![]() |
Manteri Imigrasi dan Pemasyarakatan, Agus Ardianto saat peluncuran program'Gerakan Nasional Pemasyarakatan, Klien Balai Pemasyarakatan Peduli 2025'. (Foto: Istimewa/MP). |
MANDALIKAPOST.com – Ribuan klien pemasyarakatan di 94 Balai Pemasyarakatan (Bapas) di seluruh Indonesia serentak menggelar aksi sosial pada Kamis (26/6), menandai peluncuran ‘Gerakan Nasional Pemasyarakatan, Klien Balai Pemasyarakatan Peduli 2025’.
Aksi ini merupakan wujud kesiapan Kementerian Imigrasi dan Pemasyarakatan (IMIPAS) dalam menyongsong implementasi Undang-Undang RI Nomor 1 Tahun 2023 tentang Kitab Undang-Undang Hukum Pidana (KUHP) baru yang akan berlaku mulai tahun 2026, khususnya terkait pidana kerja sosial dan pidana pengawasan.
Di Jakarta, ratusan klien pemasyarakatan memusatkan aksi bersih-bersih lingkungan di Kawasan Perkampungan Budaya Betawi, Srengseng Sawah, Kecamatan Jagakarsa.

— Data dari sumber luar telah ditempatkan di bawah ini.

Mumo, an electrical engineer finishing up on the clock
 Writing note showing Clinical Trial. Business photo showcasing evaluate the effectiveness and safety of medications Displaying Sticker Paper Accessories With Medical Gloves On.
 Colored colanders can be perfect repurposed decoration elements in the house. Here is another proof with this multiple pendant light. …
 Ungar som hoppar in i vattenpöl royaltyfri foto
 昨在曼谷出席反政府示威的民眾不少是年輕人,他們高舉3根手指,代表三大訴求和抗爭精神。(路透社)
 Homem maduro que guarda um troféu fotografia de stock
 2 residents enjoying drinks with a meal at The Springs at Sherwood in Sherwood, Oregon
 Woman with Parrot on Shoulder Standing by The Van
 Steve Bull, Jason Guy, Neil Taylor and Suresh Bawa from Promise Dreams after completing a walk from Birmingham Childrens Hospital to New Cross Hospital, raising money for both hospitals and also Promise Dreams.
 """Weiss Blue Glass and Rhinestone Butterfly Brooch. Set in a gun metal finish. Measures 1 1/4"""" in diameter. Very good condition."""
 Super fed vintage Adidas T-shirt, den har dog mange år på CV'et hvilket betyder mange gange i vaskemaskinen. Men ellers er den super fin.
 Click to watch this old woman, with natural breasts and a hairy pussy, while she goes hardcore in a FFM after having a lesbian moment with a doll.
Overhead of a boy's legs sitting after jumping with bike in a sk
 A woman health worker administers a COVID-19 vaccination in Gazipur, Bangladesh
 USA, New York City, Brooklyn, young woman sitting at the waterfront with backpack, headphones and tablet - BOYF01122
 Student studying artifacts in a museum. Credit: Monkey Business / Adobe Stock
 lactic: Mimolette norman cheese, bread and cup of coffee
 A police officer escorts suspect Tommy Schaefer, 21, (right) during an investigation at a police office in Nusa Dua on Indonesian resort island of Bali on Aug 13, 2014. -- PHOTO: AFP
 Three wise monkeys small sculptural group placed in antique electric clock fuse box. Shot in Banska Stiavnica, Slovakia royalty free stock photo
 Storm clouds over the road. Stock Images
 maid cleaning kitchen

Kegiatan ini sekaligus diresmikan oleh Menteri Imigrasi dan Pemasyarakatan, Agus Andrianto.
"Hari ini, klien Bapas seluruh Indonesia hadir untuk bekerja dan berkontribusi secara nyata dan sukarela, membersihkan fasilitas umum, membantu masyarakat, terlibat dalam kegiatan sosial yang berdampak langsung," ujar Menteri Agus dalam sambutannya, dalam rilis diterima mandalikapost.com. Jumat (26/6).
Ia menegaskan bahwa aksi ini bukan hanya simbol kesiapan Pemasyarakatan menyambut implementasi pidana kerja sosial, tetapi juga bukti bahwa Pemasyarakatan siap mengambil bagian dalam implementasi KUHP melalui pelaksanaan kerja sosial.
Menteri Agus menjelaskan bahwa tujuan utama pidana alternatif adalah memasyarakatkan kembali terpidana sekaligus memberikan manfaat nyata bagi masyarakat melalui kerja sosial.
"Kerja sosial ini bukan sekadar kerja sukarela semata, tetapi bentuk penebus kesalahan mereka kepada masyarakat akibat tindak pidana yang dilakukan," tegasnya.
Pihaknya optimistis dapat mengulang kesuksesan penanganan pidana kasus anak, yang berhasil menurunkan drastis jumlah hunian anak di lapas dan rutan setelah berlakunya Undang-Undang No. 11 Tahun 2012 tentang Sistem Peradilan Pidana Anak.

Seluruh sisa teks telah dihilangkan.